The Chief Executive Officer and Co-Founder of PowerLabs, Tobechukwu Arinze, said the company was building an intelligence layer for distributed energy resources.

“Distributed energy resources are often seen as fragmented and chaotic, a clutter of devices that don’t speak the same language. At PowerLabs, we believe decentralisation doesn’t have to mean disorder.

“We’re building the intelligence layer that will prove that distributed energy resources can operate as a unified source while leveraging its disaggregation to offer flexibility, cost efficiency, carbon neutrality and redundancy … more than a centralised energy system ever could,” he said.

Rather than simply tracking energy usage, Pai Enterprise is designed to sense, communicate and act across multiple energy sources in real time, continuously modelling supply, demand and operational constraints.

The company said organisations would be able to operate their own intelligent microgrids, transforming energy from a reactive problem into a strategic resource.

PowerLabs said the benefits of its platform were most visible in sectors where downtime carries significant risk. In hospitals, real-time monitoring of critical circuits can help ensure uninterrupted power for intensive care units and operating theatres.

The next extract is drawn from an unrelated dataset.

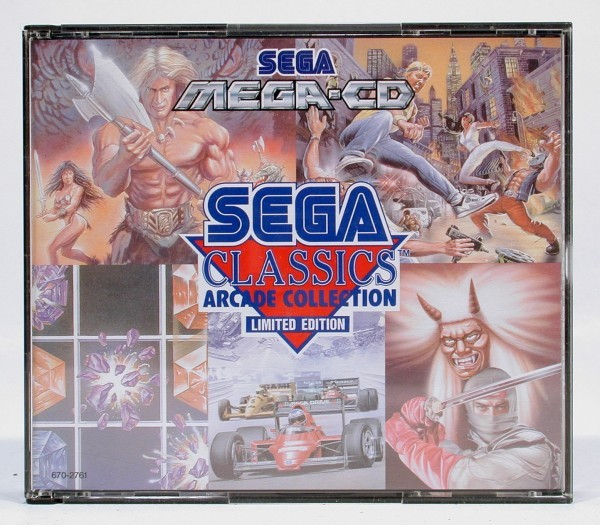 SEGA Classics Arcade Collection 5 in 1 (sehr guter Zustand)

Data centres can optimise the performance of generators and solar assets without compromising uptime, while manufacturers can analyse energy use across production lines to reduce costs and improve efficiency.

The company plans to use the new funding to accelerate deployment of its platform, enhance its predictive load-management algorithms and deepen integration across a range of energy assets, from solar and battery storage to conventional grid supply.

A partner at Breega, Tosin Faniro-Dada, said the firm backed PowerLabs because intelligent orchestration would be essential to solving Africa’s energy reliability challenge.

“The team is building the software and hardware layer that enables businesses to coordinate multiple distributed energy sources in real time. We’re excited to support them as they prove the impact of this model across critical sectors over the next 12–18 months,” she said.

The Chief Investment Officer at Catalyst Fund, Oluwotoyin Emmanuel-Olubake, said businesses increasingly operated in complex energy environments that required balancing cost, reliability and carbon impact.

“Platforms that can manage these trade-offs in real time are becoming essential,” she said.